Task to carry out:
Copy exactly the lines of the records below, and only those lines, beginning with the line that contains "The evaluation was" and ending with the line that contains "Given this setup, evaluate".

Source data:
-=-=-

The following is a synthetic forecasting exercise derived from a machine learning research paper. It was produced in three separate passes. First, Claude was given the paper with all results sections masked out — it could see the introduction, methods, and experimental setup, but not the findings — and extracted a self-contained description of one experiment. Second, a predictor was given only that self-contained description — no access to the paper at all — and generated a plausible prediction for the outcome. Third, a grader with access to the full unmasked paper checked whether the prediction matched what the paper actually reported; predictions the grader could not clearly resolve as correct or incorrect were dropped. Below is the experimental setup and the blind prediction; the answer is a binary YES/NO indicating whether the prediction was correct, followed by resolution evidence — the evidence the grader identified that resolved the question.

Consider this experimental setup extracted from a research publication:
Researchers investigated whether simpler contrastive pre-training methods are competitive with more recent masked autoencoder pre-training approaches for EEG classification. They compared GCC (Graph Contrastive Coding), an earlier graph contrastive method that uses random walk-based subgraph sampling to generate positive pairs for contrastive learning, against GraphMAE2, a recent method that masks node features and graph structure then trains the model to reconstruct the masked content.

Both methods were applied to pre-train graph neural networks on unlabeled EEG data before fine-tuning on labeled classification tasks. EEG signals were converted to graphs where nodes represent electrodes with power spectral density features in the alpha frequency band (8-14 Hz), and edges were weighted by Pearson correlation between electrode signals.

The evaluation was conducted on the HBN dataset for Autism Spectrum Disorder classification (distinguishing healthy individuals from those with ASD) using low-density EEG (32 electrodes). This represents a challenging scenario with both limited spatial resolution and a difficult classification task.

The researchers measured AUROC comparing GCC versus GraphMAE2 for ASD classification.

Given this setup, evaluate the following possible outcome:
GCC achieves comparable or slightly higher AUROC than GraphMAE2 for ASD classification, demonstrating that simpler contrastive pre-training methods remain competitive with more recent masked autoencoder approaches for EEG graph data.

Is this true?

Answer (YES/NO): YES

-=-=-

Answer to this task:
The evaluation was conducted on the HBN dataset for Autism Spectrum Disorder classification (distinguishing healthy individuals from those with ASD) using low-density EEG (32 electrodes). This represents a challenging scenario with both limited spatial resolution and a difficult classification task.

The researchers measured AUROC comparing GCC versus GraphMAE2 for ASD classification.

Given this setup, evaluate the following possible outcome:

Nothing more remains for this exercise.